I think in a changing world, in a changing society, we see obviously a much greater emphasis on technology, electronic communication and communication with children that is not person‑to‑person in reality but may be person‑to‑person through technological means and electronic means. Therefore in making sure that our children are secure and safe when interacting online with those that are teaching or interacting with them in a professional capacity as well, and in a caring capacity, be it online or through technology, making sure that those people also go through the working with children checks is vital because we live in a world where, whilst electronic technology is fabulous — it enables us to do amazing things — technology can also be used for evil, and that evil can be predatory behaviour towards children. Therefore, in the same vein as person‑to‑person contact, whether that be teaching, at creches, at kindergartens or at kids groups or organisations where interaction with children occurs, we need to make sure that those safeguards are in place for people who are interacting with those children in a professional capacity through technological and online means.

The other thing is, I think, the enforcement. Having come from a healthcare background myself originally but also as an auditor of organisations across the board and certainly organisations that impact children, knowing that those checks and balances are in place is often an assurance and an insurance for children. But I guess something that I have wondered about from time to time is the adequacy of those checks in their ability to delve further as needed on those checks — to make sure that there is possible identification of someone who may be a predator or, as may be the case, may be involved in suspicious behaviour or activities where others may be concerned.
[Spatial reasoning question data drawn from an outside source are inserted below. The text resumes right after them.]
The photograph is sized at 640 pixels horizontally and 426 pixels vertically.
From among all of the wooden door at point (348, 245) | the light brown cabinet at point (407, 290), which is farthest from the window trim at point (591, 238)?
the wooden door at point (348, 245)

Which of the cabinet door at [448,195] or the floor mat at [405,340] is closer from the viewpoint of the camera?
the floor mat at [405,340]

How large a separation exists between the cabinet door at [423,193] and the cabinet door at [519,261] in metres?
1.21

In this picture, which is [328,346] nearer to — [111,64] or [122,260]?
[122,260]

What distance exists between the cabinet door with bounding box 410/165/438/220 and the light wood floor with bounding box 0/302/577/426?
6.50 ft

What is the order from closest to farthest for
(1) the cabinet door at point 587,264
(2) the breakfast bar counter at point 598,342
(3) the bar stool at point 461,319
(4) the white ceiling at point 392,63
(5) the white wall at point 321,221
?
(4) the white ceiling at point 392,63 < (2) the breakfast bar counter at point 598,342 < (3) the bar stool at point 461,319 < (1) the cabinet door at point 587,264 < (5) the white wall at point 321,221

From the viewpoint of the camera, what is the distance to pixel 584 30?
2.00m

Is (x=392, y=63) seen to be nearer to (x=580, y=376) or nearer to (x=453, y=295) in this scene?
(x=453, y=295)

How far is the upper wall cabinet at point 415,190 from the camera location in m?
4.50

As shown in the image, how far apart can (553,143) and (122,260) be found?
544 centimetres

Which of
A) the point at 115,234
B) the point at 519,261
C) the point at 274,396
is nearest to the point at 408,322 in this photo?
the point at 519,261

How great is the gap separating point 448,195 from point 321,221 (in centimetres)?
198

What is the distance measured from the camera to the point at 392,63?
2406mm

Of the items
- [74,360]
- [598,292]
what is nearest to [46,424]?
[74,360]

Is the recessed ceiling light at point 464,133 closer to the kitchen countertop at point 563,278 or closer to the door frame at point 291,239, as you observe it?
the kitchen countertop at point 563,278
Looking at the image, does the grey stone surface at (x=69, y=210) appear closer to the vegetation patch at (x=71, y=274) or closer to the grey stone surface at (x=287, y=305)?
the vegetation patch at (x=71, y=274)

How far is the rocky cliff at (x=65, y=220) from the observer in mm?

The ability to compel further information to be provided, I think, is a positive step absolutely in terms of making sure any further inquiries and further assurances can be provided in the name of safety and protection of our children.

Being a mother, you always try to see the good in people. Certainly with those people who teach your children, who provide care to your children and who interact with your children, as a parent you want to be sure. You want to know that the people who are interacting with your child are actually pure in the sense of not having any ulterior motives in that. Whilst we give other people the benefit of the doubt, I guess what you are always looking for is some protection, and I think as legislators it is our job to make sure that vulnerable people are protected in that sense and are, if you like, firewalled from the behaviour of those who might actually seek to harm their kids.

The scars that people endure we certainly saw through the Betrayal of Trust report and certainly through the hearings of that inquiry, and I expect it is similar with the commonwealth royal commission. There are heartbreaking stories of children who have been exposed to those who have groomed them or to those who have offended against them sexually and have perpetrated horrid and abhorrent crimes upon children. Children need protection. Our job, where society is not always able to offer protections, is to actually step in and legislate and to step in in a proactive way, from a preventative perspective. Certainly working with children checks have been put in as a preventative program — as a preventative check and balance to make sure that those who may interact with children are actually vetted properly beforehand.

I guess one thing that has also not concerned me but that I have queried in my mind are the ongoing checks. In between those working with children checks, if there is an opportunity or if a person has undertaken an abuse of a child or an abuse of trust in any circumstance, how does that information then actually come back to the employer? I guess it is one of those conundrums that we look at and say, ‘Okay, for a period of time, when you need to report, as well as producing further evidence that there have not been any wrongs in the first place, we must make sure that anything might be picked up in a timely manner’. At the end of the day, as I said earlier, prevention is what we aim for. Working with children checks are about prevention, and we must protect our children.